Compare Synthetic and Real Data on ML Models with the new Gretel Synthetic Data Utility Report
Most organizations are eager to use synthetic data to augment their real-world training datasets and improve the performance of machine learning models in production. But how well do models trained with synthetic data compare to those trained on just raw data alone? Establishing this comparison is difficult and delays the AI-development lifecycle. Today, we’re excited to announce that you can now assess the performance of synthetic data on ML models with a few simple clicks using our new Gretel Evaluate classification and regression tasks, which provide you with a new Synthetic Data Utility Report, featuring a novel ML Quality Score (MQS).

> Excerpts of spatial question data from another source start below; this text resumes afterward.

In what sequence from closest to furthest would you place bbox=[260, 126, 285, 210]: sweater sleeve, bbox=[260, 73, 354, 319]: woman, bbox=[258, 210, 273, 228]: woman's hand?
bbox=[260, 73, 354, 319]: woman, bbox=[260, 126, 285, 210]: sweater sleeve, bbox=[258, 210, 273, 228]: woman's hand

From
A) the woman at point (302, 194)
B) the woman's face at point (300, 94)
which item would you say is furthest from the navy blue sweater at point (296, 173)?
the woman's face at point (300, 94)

The ability to validate synthetic data fidelity using Gretel Evaluate, our API for measuring synthetic data quality and utility, is one of the reasons why thousands of developers trust data generated with Gretel. Our new Synthetic Data Utility Report expands upon the statistical measures of quality you have come to know and love through the Synthetic Data Quality Report, Synthetic Data Quality Score (SQS), and Benchmark—all part of the broader Gretel Evaluate offering.
Analyzing synthetic data performance is easier than ever before
In a previous post, we showed you how to generate synthetic grocery store purchase data using the Gretel ACTGAN model and then used the open-source AutoML PyCaret classification library to evaluate the performance of prediction models trained on synthetic data versus those trained on real-world data.
Now you can perform this evaluation in the Gretel environment, including directly in the low-code Gretel Console.
In this blog, we’ll walk through an example showing how to: (1) add a Gretel Evaluate classification or regression task to any Gretel Synthetics model, (2) use the Evaluate SDK, and (3) understand the Synthetic Data Utility Report.
Synthesize & analyze data using Gretel Evaluate
You’re probably already familiar with this step: synthesizing data! In this example, we’ll use the publicly available bank marketing dataset which predicts whether a customer will subscribe to a term deposit (prediction: yes/no in target column “y”).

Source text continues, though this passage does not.